## PROBLEM TO WORK ON
The records below must be written out exactly, with every picture left behind.

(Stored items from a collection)
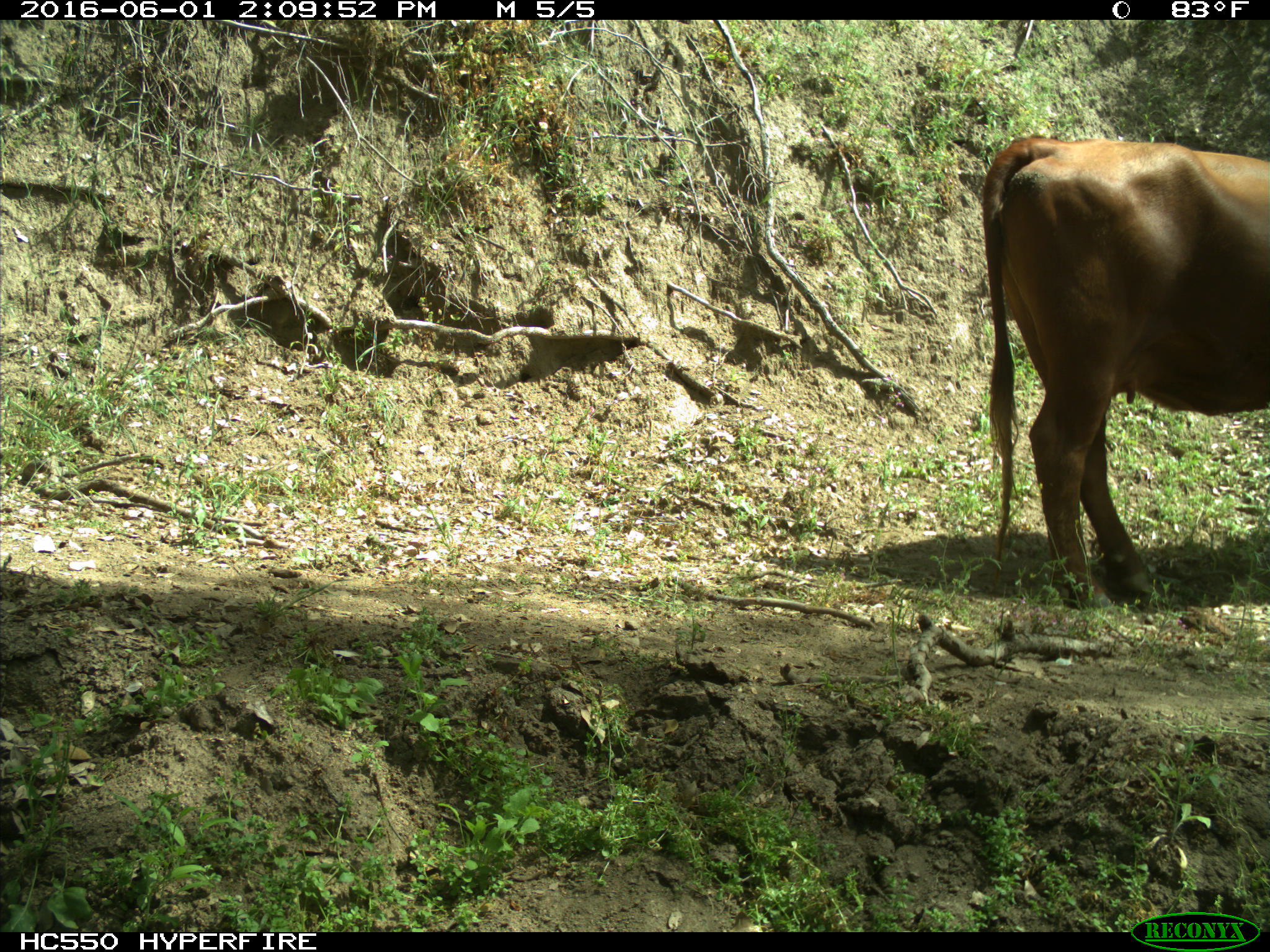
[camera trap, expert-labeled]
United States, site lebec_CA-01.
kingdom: Animalia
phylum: Chordata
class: Mammalia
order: Artiodactyla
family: Bovidae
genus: Bos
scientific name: Bos taurus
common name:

## REPLY TO THE EXERCISE
[camera trap, expert-labeled]
United States, site lebec_CA-01.
kingdom: Animalia
phylum: Chordata
class: Mammalia
order: Artiodactyla
family: Bovidae
genus: Bos
scientific name: Bos taurus
common name:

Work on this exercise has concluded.